Occorre intervenire con urgenza, soprattutto sotto i profili della prevenzione e della tutela, senza, peraltro, sottovalutare le esigenze repressive.
Fino ad ora le iniziative adottate pare non abbiano dato i risultati sperati.
Dal punto di vista normativo, le leggi non mancano, ma, come spesso accade, sono di difficoltosa applicazione e hanno dimostrato di avere limitate potenzialità a livello preventivo.
Sotto il profilo della tutela, i dati nazionali diffusi dall’ISTAT, ci dicono che , nel 2022, erano attivi 373 Centri antiviolenza e 431 Case rifugio (dove operano, complessivamente, più di 8.600 figure professionali), strutture che, di fronte alle richieste in continuo e forte aumento, sono troppo poche e prive di risorse sufficienti.

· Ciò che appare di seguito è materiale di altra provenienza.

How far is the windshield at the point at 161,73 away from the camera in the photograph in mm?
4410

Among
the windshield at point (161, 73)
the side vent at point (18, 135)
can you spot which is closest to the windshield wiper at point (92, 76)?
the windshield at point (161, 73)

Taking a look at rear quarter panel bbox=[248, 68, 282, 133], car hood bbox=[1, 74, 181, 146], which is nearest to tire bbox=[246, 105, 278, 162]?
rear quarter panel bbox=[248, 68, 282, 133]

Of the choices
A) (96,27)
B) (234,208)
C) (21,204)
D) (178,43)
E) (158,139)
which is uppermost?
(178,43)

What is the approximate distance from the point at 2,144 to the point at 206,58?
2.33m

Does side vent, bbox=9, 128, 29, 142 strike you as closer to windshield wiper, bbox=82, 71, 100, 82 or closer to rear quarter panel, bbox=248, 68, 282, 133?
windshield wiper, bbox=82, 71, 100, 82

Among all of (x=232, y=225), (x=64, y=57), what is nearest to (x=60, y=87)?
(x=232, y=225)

Anche il numero telefonico dedicato alle donne in difficoltà (il numero verde è il 1522, attivo 24 ore al giorno), gestito, in tutto il Paese, da un responsabile e da 15 operatrici (che rispondono in 11 lingue), non ha dotazioni finanziarie adeguate.
Sembra, dunque, evidente che occorre fare di più.
Sicuramente non mancano gli esperti capaci di individuare e mettere a punto strumenti di tutela anticipata e di una più efficace prevenzione, magari attraverso una più attenta valutazione dei rischi in cui le donne incorrono e della pericolosità dei soggetti violenti; neppure mancano esperti in grado di garantire una fattiva applicazione delle tante leggi in vigore, magari con particolare riguardo alle misure cautelari e a validi strumenti operativi.
Ma il tutto è subordinato alle risorse che verranno messe a disposizione e, quindi, a precise scelte politiche.
In definitiva, se si vogliono davvero conseguire concreti risultati nella lotta alla violenza di genere, si deve attribuire a questo obiettivo un carattere di priorità che consenta di stanziare finanziamenti adeguati, senza i quali, continueremo ad elaborare progetti e a contare le vittime, ma non risolveremo il problema.
Celebriamo, dunque, anche quest’anno il 25 novembre, con eventi e iniziative di ogni tipo, ma soprattutto con l’auspicio che la violenza contro le donne diventi un triste fenomeno sociale del passato, consegnato definitivamente alla storia.